**SHORT EXERCISE 1:** Collect every line in the records that contains the word "measured".

# We have popples, FINALLY!



## asher (Mar 24, 2010)

I totally messed up their dates. Both does were bred the same does so I am hoping the other kindles SOON. If not within a few days, I'll rebreed her, I think.

Anyway, this is Snowflakes litter. She is REW jersey woolie and daddy is smoky pearl, I think? I'll have to look at his pedigree again because I don't remember. 

She had 7 which I think is the biggest jersey woolie litter than I have ever heard, but one didn't make it (not sure if she was too aggressive cleaning or if it just didn't make it). She made an awesome nest and then covered them all up so when I got home, I thought they were gone! They were just hidden, though.

Anyway, camera phone picture so not great, but you get the idea. They look so much like miniature rhinoceroses to me when they are this small! 







Will take all of the "have baby" vibes that I can get now for Carly to kindle! She sure felt pregnant to me. She is a lot smaller, though so I think she will only have 2-3.


----------



## greenfamilyfarms (Mar 24, 2010)

Yay! When they get about 2 weeks old is when they hit that "OMG they are so adorable" stage.


----------



## asher (Mar 24, 2010)

And when they earn the true name of popples, for popping all over the nest!


----------



## asher (Mar 25, 2010)

My other doe is pulling fur this morning.  They were bred the same day. I think this is her first time kindling so I hope it goes well.


----------

**DATA FOR PROCESSING:**
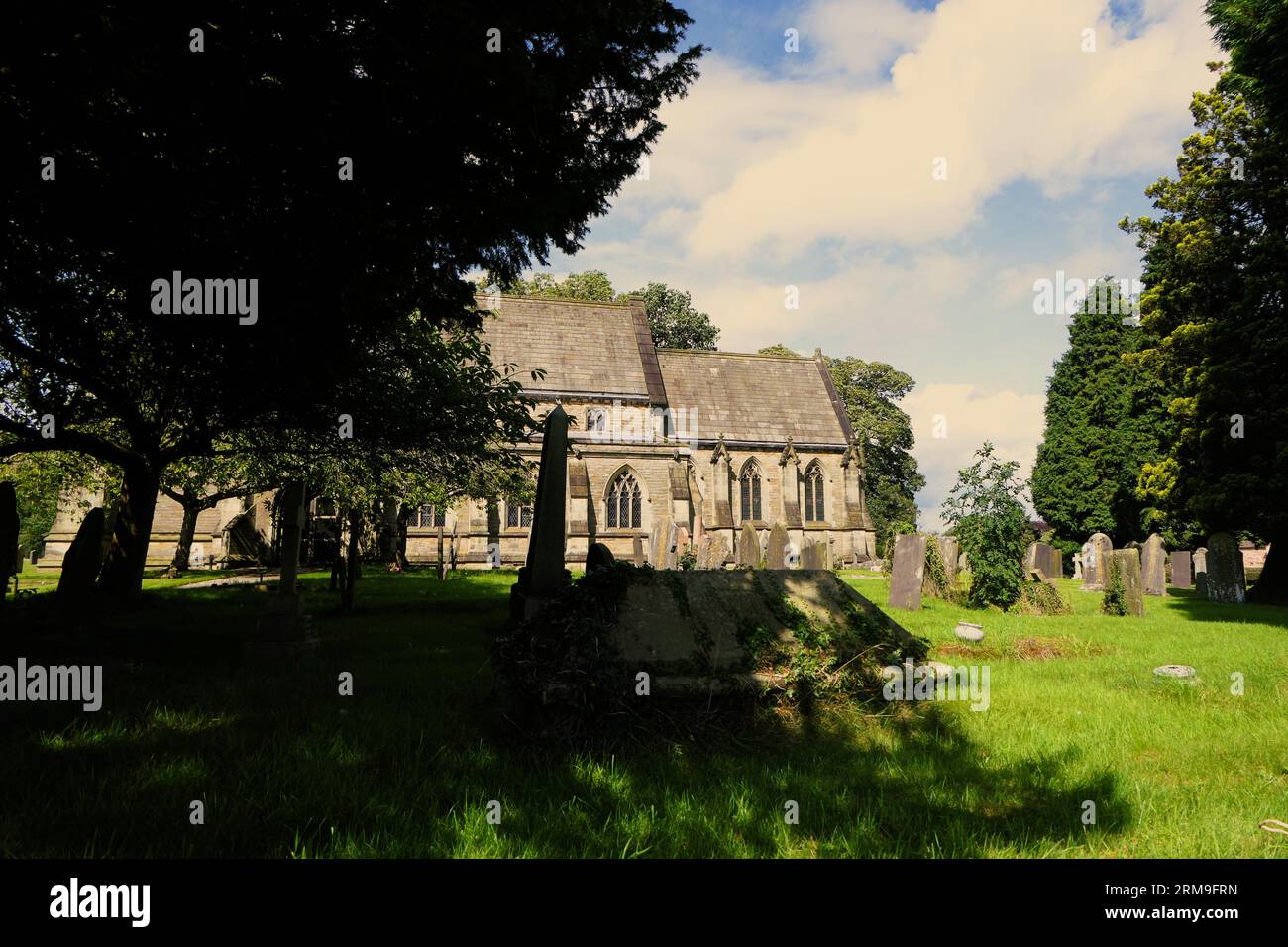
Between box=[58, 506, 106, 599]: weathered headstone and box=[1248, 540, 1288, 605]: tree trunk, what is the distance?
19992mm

...

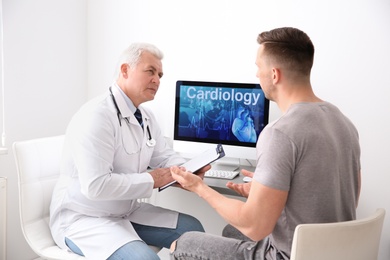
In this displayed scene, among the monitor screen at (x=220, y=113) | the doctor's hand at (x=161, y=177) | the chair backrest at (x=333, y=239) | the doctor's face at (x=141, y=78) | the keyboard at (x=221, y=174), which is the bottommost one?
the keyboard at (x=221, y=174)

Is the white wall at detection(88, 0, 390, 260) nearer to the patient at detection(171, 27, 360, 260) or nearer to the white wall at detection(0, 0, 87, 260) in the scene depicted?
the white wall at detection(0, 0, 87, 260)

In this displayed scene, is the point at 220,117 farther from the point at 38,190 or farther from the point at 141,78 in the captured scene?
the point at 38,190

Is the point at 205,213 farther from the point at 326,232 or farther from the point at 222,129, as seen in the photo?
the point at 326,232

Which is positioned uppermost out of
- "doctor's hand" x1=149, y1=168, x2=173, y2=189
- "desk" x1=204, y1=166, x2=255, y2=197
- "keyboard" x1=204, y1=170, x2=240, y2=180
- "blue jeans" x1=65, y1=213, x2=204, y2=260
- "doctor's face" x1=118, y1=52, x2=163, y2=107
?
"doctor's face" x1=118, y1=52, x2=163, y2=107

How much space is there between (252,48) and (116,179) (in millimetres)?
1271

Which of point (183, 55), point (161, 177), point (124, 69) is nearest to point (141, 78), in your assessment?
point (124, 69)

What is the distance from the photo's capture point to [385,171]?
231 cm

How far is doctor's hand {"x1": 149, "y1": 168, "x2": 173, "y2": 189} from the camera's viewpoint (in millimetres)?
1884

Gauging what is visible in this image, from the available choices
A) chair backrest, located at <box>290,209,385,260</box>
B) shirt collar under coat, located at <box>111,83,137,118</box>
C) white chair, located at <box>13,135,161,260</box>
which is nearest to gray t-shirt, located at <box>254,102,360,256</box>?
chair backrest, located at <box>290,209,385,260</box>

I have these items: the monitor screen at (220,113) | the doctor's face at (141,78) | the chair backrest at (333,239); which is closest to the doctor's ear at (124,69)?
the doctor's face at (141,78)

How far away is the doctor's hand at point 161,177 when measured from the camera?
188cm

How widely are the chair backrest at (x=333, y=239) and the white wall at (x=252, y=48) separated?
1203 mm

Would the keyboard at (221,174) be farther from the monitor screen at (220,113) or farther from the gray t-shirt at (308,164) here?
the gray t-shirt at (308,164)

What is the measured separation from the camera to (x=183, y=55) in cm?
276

**SHORT EXERCISE 2:** In the thread about the new rabbit litter, what does the poster say the babies look like when they are this small?

**EXPECTED OUTPUT 1:**
How far away is the doctor's hand at point 161,177 when measured from the camera?
What is the measured separation from the camera to (x=183, y=55) in cm?

**EXPECTED OUTPUT 2:** Miniature rhinoceroses.